:: Task statement ::
Repeat every entry word for word; omit all pictures.

↓↓↓

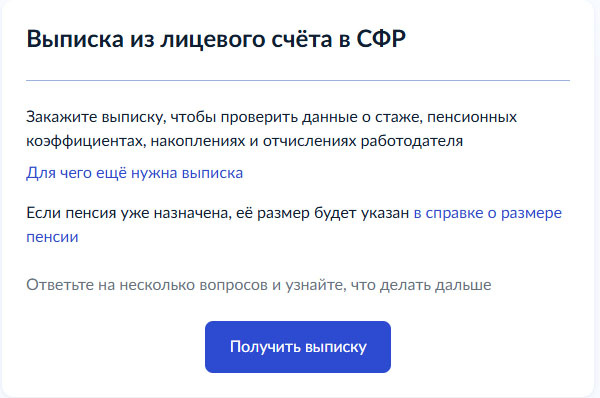 Выписка из лицевого счёта в СФР

Закажите выписку, чтобы проверить данные о стаже, пенсионных коэффициентах, накоплениях и отчислениях работодателя

Для чего ещё нужна выписка

Если пенсия уже назначена, её размер будет указан в справке о размере пенсии

Ответьте на несколько вопросов и узнайте, что делать дальше

Получить выписку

↑↑↑

:: Solution below ::
 Выписка из лицевого счёта в СФР

Закажите выписку, чтобы проверить данные о стаже, пенсионных коэффициентах, накоплениях и отчислениях работодателя

Для чего ещё нужна выписка

Если пенсия уже назначена, её размер будет указан в справке о размере пенсии

Ответьте на несколько вопросов и узнайте, что делать дальше

Получить выписку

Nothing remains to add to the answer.